* _Work instructions_
Across all the entries, how many lines hold "school"? Answer with that number and nothing else.

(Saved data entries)
********

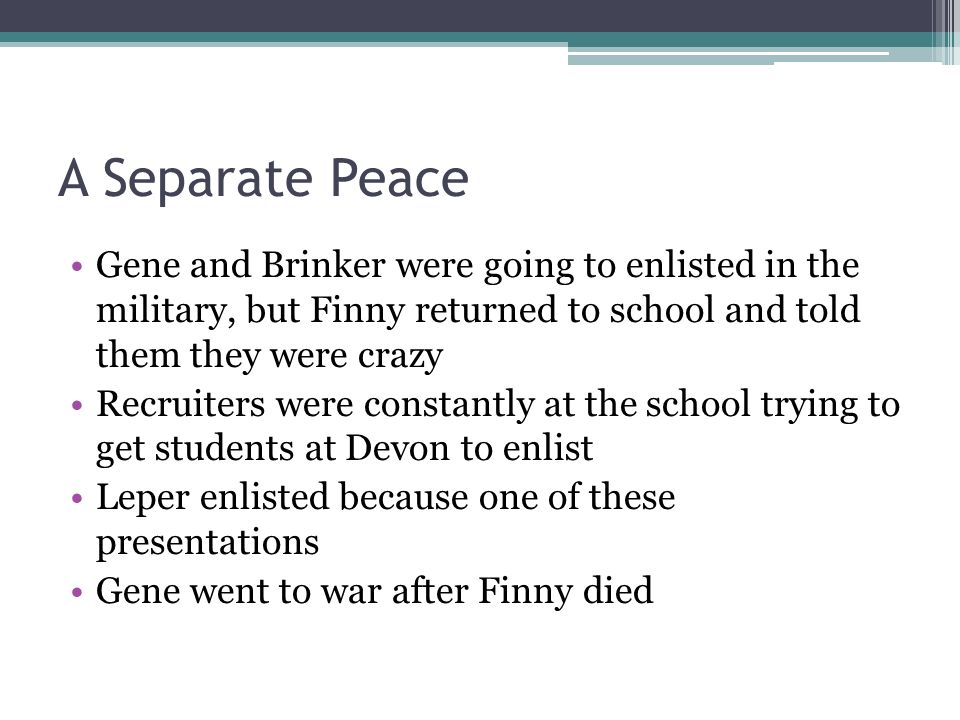 A Separate Peace

• Gene and Brinker were going to enlisted in the military, but Finny returned to school and told them they were crazy
• Recruiters were constantly at the school trying to get students at Devon to enlist
• Leper enlisted because one of these presentations
• Gene went to war after Finny died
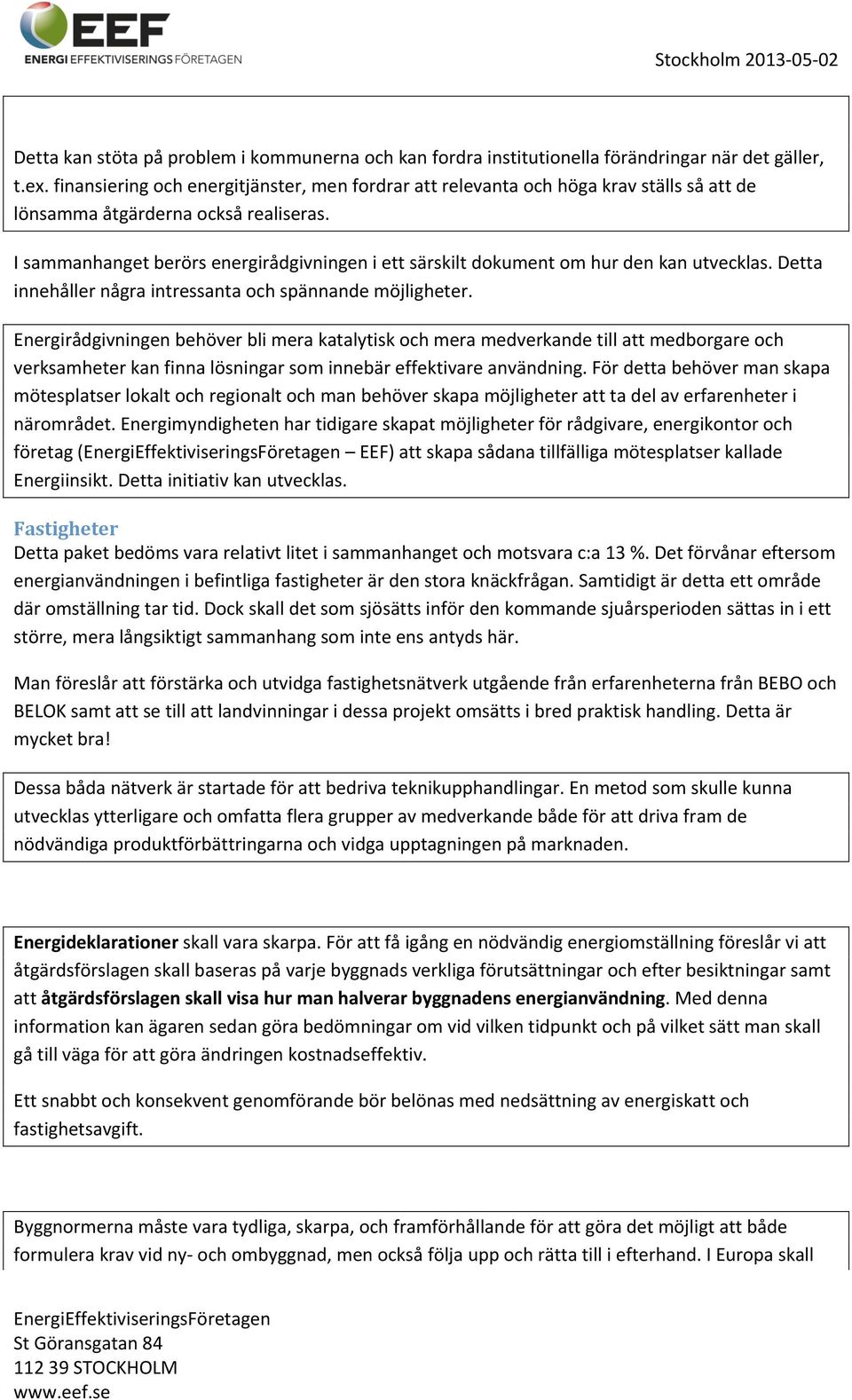 EEF
ENERGI EFFEKTIVISERINGS FÖRETAGEN

Stockholm 2013-05-02

Detta kan stöta på problem i kommunerna och kan fordra institutionella förändringar när det gäller, t.ex. finansiering och energitjänster, men fordrar att relevanta och höga krav ställs så att de lönsamma åtgärderna också realiseras.

I sammanhanget berörs energirådgivningen i ett särskilt dokument om hur den kan utvecklas. Detta innehåller några intressanta och spännande möjligheter.

Energirådgivningen behöver bli mera katalytisk och mera medverkande till att medborgare och verksamheter kan finna lösningar som innebär effektivare användning. För detta behöver man skapa mötesplatser lokalt och regionalt och man behöver skapa möjligheter att ta del av erfarenheter i närområdet. Energimyndigheten har tidigare skapat möjligheter för rådgivare, energikontor och företag (EnergiEffektiviseringsFöretagen – EEF) att skapa sådana tillfälliga mötesplatser kallade Energiinsikt. Detta initiativ kan utvecklas.

Fastigheter
Detta paket bedöms vara relativt litet i sammanhanget och motsvara c:a 13 %. Det förvånar eftersom energianvändningen i befintliga fastigheter är den stora knäckfrågan. Samtidigt är detta ett område där omställning tar tid. Dock skall det som sjösätts inför den kommande sjuårsperioden sättas in i ett större, mera långsiktigt sammanhang som inte ens antyds här.

Man föreslår att förstärka och utvidga fastighetsnätverk utgående från erfarenheterna från BEBO och BELOK samt att se till att landvinningar i dessa projekt omsätts i bred praktisk handling. Detta är mycket bra!

Dessa båda nätverk är startade för att bedriva teknikupphandlingar. En metod som skulle kunna utvecklas ytterligare och omfatta flera grupper av medverkande både för att driva fram de nödvändiga produktförbättringarna och vidga upptagningen på marknaden.

Energideklarationer skall vara skarpa. För att få igång en nödvändig energiomställning föreslår vi att åtgärdsförslagen skall baseras på varje byggnads verkliga förutsättningar och efter besiktningar samt att åtgärdsförslagen skall visa hur man halverar byggnadens energianvändning. Med denna information kan ägaren sedan göra bedömningar om vid vilken tidpunkt och på vilket sätt man skall gå till väga för att göra ändringen kostnadseffektiv.

Ett snabbt och konsekvent genomförande bör belönas med nedsättning av energiskatt och fastighetsavgift.

Byggnormerna måste vara tydliga, skarpa, och framförhållande för att göra det möjligt att både formulera krav vid ny- och ombyggnad, men också följa upp och rätta till i efterhand. I Europa skall

EnergiEffektiviseringsFöretagen
St Göransgatan 84
112 39 STOCKHOLM
www.eef.se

********

* _Task solution_
2